Fig. 1. Time evolution of power dissipation for (a) nonvolatile power-gating (NVPG) and (b) normally-off (NOF) architectures.
The NVPG and NOF architectures have been individually investigated using different NV-SRAM/NV-FF cells that have different leakage currents, noise margins, and operation speeds. In this paper, these two types of PG architectures for a high-performance FinFET-based NV-SRAM cell employing spintronics technology (in which spin-transfer-torque magnetic tunnel junctions (MTJs) are used as nonvolatile memory elements for the NV-SRAM cell) are systematically analyzed using HSPICE with an accurate MTJ macromodel [7]. The comparative study of the energy performance and BET of these architectural similarities in the cell configurations.

The NVPG architecture can achieve effective reduction of the energy dissipation without degradation of the circuit performance. On the other hand, the NOF architecture is difficult to show effective energy reduction and causes degradation of the circuit performance owing to the store operation to MTJs during the normal operation mode.

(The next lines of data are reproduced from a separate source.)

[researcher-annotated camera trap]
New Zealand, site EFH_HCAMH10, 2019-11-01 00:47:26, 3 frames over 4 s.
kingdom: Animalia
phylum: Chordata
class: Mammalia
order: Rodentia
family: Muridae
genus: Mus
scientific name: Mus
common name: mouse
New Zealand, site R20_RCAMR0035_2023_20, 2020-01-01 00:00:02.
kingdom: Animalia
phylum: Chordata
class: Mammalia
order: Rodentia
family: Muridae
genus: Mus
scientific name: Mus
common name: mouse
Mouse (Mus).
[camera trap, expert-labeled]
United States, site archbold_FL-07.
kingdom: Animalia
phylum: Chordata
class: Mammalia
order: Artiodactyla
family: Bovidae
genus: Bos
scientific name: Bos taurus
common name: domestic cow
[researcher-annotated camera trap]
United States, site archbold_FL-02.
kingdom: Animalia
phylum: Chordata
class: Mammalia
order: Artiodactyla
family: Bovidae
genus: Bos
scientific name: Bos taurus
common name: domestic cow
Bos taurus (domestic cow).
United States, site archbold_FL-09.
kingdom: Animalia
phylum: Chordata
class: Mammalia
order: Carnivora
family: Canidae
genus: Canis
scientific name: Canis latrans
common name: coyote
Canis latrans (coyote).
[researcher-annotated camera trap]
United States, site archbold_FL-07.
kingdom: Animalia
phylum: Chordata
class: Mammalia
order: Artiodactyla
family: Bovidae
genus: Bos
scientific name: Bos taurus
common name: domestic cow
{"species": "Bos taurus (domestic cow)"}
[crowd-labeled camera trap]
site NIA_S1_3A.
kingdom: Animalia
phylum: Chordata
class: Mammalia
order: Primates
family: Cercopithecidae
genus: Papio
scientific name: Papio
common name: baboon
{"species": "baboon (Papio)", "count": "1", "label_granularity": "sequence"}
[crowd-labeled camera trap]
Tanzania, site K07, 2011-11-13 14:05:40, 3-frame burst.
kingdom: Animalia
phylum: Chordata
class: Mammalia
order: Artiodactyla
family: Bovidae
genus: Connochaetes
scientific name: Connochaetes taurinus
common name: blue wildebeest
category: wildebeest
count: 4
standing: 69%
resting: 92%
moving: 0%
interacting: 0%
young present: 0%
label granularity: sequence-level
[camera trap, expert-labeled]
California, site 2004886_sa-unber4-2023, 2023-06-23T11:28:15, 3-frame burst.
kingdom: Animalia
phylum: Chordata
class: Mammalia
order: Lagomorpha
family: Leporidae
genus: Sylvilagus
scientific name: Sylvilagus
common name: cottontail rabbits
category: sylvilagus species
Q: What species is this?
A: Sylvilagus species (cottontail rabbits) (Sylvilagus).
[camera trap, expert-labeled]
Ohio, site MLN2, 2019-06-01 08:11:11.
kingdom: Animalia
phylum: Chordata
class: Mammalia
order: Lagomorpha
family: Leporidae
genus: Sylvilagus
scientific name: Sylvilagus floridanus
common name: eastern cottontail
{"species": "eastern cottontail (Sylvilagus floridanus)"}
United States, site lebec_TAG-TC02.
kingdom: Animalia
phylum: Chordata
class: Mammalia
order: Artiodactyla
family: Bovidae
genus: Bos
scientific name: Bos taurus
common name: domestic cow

II. CIRCUIT CONFIGURATION AND SIMULATION METHOD

Figure 2 shows the circuit configuration of the FinFET-based NV-SRAM cell employing pseudo-spin-FinFET (PS-FinFET) architecture [2-9]. The FinFET architecture is a circuit for reproducing spin transistor functions using a FinFET and an MTJ [3]. The PS-FinFETs in the cell can electrically separate the MTJs from the ordinary 6T-SRAM part during the normal SRAM operation mode [2,8]. In general, FinFET-based SRAM cells are designed by the fin number of the constituent FinFETs rather than channel width optimization. Here, the fin numbers of the load transistors, driver transistors, pass transistors, and PS-FinFETs in the NV-SRAM cell are denoted by $N_{FL}$, $N_{FD}$, $N_{FP}$, and $N_{FPS}$, respectively. Design of $N_{FL}$ and $N_{FD}$ is highly important, since it restricts the occupied area and static noise margins (SNMs) of the cell [16]. The base design of $(N_{FL}, N_{FD}) = (1,1)$ is beneficial to minimize cell area, although the cell stability is lowered. However, bias assist techniques such as wordline undervoltage are helpful to achieve sufficiently stable operations even for this aggressive design. In this study, the NV-SRAM cell with the $(N_{FL}, N_{FD}, N_{FP}, N_{FPS}) = (1,1,1,1)$ design is used, whereas any bias assist technique for the normal SRAM operations is not employed for simplicity. The cell area of the NV-SRAM cell increases because of the two PS-FinFETs. Nevertheless, the overhead would be minimized to the same degree as that of dual port SRAM cells owing to the similarity in the cell configurations.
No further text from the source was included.